Vitamin-D deficiency is common. Fewer people are getting outdoors, and those who are deficient will get even less during winter months. As you know by now, this has numerous health implications. But new research by Jung et al. found that vitamin D status can influence performance as well.
The researchers used 35 collegiate Taekwondo athletes with a low serum concentration and randomly assigned them to two groups:
- One group of 20 people received 5000 IU of vitamin-D per day for four weeks.
- The other group of 15 people received a placebo for four weeks.

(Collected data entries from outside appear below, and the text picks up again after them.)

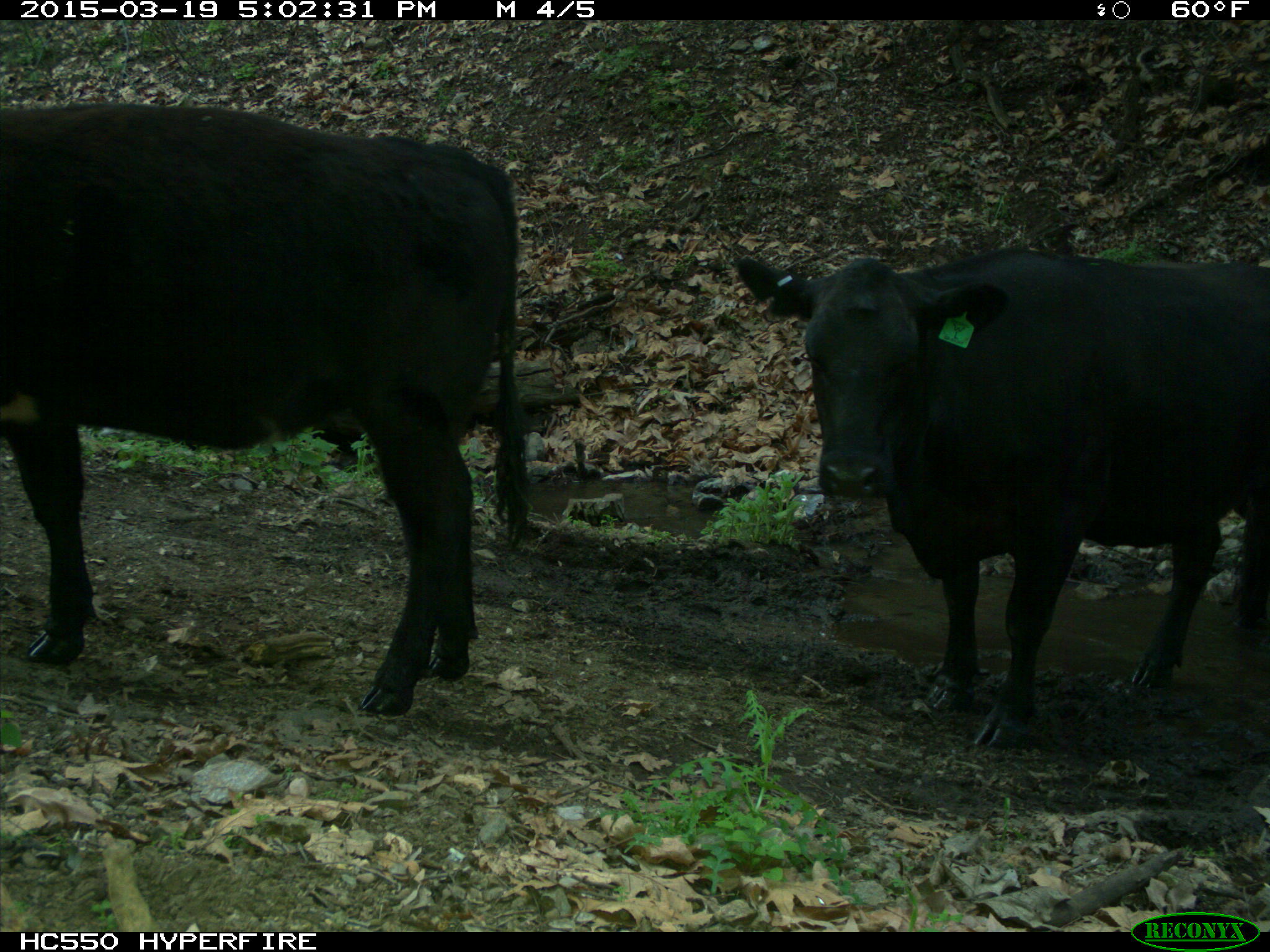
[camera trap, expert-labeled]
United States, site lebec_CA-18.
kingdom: Animalia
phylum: Chordata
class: Mammalia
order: Artiodactyla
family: Bovidae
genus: Bos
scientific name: Bos taurus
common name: domestic cow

After four winter weeks, serum concentrations increased significantly in the vitamin-D group with no change in the placebo group. The results? The vitamin-D group produced greater power and muscular strength. The placebo group saw no change.
How to Use This Research
First, get a blood test to see if you’re vitamin-D deficient. Some health professionals even encourage people take it year round… without any testing beforehand.
But if it’s winter or you live in an area that stays overcast and rainy most of the year, or you spend most of your time indoors, there’s a higher likelihood you’re deficient. Then find a dose that will raise your blood concentration levels. In the current study, 5,000 IU did the trick.
We already knew getting sufficient vitamin-D could make you healthier and less susceptible to illness. And now there’s evidence it can make you stronger and more powerful too.